▶ _REQUIRED WORK_: Write out, word for word, the lines from the one containing "In the list" through the last of the lines below. Leave any pictures out of your answer.

* Begin DATA RECORDS *

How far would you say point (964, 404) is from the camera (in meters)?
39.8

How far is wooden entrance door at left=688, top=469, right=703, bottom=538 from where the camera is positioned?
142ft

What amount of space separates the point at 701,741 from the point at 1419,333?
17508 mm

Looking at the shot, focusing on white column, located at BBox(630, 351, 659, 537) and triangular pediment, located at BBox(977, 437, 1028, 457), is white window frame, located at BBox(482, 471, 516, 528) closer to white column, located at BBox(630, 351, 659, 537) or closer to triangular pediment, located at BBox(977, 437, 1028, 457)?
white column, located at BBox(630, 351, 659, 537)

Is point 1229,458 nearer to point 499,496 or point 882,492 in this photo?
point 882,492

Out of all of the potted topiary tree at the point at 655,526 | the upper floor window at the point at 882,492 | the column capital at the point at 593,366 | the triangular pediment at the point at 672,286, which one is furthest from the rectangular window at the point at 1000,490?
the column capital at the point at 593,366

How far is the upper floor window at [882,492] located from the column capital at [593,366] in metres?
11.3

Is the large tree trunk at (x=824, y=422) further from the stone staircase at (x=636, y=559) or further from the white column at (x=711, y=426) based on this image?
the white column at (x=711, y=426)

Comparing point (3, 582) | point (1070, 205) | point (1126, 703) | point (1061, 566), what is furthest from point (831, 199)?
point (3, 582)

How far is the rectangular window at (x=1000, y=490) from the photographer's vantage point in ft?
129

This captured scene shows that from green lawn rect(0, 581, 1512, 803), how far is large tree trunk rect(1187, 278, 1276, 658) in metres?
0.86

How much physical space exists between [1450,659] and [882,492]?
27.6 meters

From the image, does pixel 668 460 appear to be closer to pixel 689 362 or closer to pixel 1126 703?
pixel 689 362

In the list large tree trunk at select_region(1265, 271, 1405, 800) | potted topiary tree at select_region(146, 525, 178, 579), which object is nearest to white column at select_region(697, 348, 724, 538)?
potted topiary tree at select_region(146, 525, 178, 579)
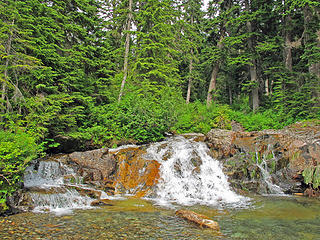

* End DATA RECORDS *

▶ _FULL OUTPUT_:
In the list large tree trunk at select_region(1265, 271, 1405, 800) | potted topiary tree at select_region(146, 525, 178, 579), which object is nearest to white column at select_region(697, 348, 724, 538)?
potted topiary tree at select_region(146, 525, 178, 579)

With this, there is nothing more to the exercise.